Insider Trading April 10, 2026 07:46 PM

Framework Ventures IV Increases Stake in Better Home & Finance with $1.79M Purchase

Investment group buys 54,384 shares as Better Home & Finance posts stronger-than-expected Q1 funded loan volume and expands funding capacity

By Hana Yamamoto BETR
Framework Ventures IV Increases Stake in Better Home & Finance with $1.79M Purchase
BETR

Framework Ventures IV L.P. purchased 54,384 shares of Better Home & Finance Holding Co at $32.96 per share on April 10, 2026, a transaction valued at $1,792,496. The firm now directly holds 1,006,696 shares. The purchase coincides with company disclosures of a robust preliminary Q1 2026 funded loan volume of $1.64 billion, a priced follow-on offering, an increased warehouse lending capacity and a new token-backed mortgage program in collaboration with Coinbase.

Key Points

  • Framework Ventures IV L.P. purchased 54,384 shares of BETR at $32.96 on April 10, 2026, for $1,792,496 and now directly holds 1,006,696 shares.
  • Better Home & Finance reported preliminary Q1 2026 funded loan volume of $1.64 billion, exceeding guidance and increasing 89% year-over-year; March funded $671 million.
  • The company priced an underwritten offering of 1,875,000 Class A shares at $32 each to raise roughly $60 million, doubled a warehouse facility to $350 million raising total warehouse capacity to $750 million, and launched a Coinbase-partnered token-backed mortgage program backed by Fannie Mae.

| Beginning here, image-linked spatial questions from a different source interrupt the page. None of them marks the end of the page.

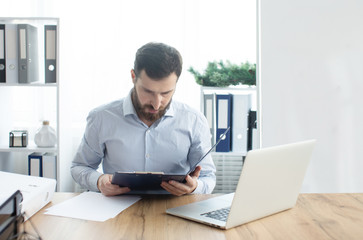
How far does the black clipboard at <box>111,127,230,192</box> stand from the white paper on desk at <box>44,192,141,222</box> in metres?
0.05

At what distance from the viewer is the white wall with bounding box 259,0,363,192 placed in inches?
108

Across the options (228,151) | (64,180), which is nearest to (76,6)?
(64,180)

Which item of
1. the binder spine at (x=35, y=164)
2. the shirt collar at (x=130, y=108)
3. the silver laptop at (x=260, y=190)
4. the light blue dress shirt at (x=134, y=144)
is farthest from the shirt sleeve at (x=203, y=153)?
the binder spine at (x=35, y=164)

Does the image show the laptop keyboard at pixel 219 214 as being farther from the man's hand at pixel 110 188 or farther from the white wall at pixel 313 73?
the white wall at pixel 313 73

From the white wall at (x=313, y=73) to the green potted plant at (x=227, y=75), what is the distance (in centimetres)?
10

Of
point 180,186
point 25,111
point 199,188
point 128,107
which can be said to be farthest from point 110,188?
point 25,111

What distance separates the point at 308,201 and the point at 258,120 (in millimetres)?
1176

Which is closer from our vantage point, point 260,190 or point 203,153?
point 260,190

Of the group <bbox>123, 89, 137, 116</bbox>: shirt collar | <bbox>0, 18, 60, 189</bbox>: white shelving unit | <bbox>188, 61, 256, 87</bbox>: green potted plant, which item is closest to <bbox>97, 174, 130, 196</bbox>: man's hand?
<bbox>123, 89, 137, 116</bbox>: shirt collar

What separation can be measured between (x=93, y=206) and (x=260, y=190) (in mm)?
545

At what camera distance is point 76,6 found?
3.05 meters

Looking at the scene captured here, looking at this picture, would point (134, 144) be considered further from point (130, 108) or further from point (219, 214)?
point (219, 214)

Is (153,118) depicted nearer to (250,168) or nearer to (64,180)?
(250,168)

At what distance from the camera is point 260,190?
1.36m
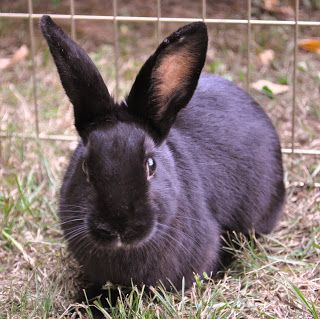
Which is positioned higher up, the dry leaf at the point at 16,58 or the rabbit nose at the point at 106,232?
the dry leaf at the point at 16,58

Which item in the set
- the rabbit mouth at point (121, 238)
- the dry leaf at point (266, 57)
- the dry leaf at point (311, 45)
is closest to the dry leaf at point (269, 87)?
the dry leaf at point (311, 45)

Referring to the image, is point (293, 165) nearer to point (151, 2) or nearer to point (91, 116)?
point (91, 116)

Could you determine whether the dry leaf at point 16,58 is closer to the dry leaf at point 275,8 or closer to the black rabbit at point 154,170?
the dry leaf at point 275,8

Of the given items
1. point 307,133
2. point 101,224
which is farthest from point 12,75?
point 101,224

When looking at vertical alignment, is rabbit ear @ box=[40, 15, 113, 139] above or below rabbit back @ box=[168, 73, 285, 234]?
above

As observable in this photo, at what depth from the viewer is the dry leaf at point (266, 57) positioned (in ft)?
16.5

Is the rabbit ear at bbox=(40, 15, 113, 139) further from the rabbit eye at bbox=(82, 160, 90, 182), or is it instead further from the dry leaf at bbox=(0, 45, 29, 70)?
the dry leaf at bbox=(0, 45, 29, 70)

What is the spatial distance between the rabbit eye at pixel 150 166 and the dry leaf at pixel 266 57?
2443mm

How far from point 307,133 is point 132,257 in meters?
1.77

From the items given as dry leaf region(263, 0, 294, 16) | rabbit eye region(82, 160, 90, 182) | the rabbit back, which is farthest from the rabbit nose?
dry leaf region(263, 0, 294, 16)

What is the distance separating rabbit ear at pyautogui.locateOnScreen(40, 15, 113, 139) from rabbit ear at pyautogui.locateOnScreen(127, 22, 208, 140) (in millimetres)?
114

Framework Ventures IV L.P. expanded its equity position in Better Home & Finance Holding Co (NASDAQ:BETR) by acquiring 54,384 shares of common stock at $32.96 per share on April 10, 2026. The aggregate cost of the trade was $1,792,496.

Following the purchase, Framework Ventures IV L.P. directly holds 1,006,696 shares of the company. The filing notes that these holdings may also be beneficially owned by affiliated entities Framework Ventures IV GP LLC and Framework Ventures Management LLC, as well as by individuals Vance Spencer and Michael Ernest Anderson. Those parties disclaim beneficial ownership except to the extent of their pecuniary interest.

Additional related holdings highlighted in the filing include 247,450 shares registered to Framework Labs, Inc., which the filing indicates may be beneficially owned by Mr. Spencer and Mr. Anderson. The filing also shows that Mr. Spencer directly holds 121,150 shares of Better Home & Finance Holding Co.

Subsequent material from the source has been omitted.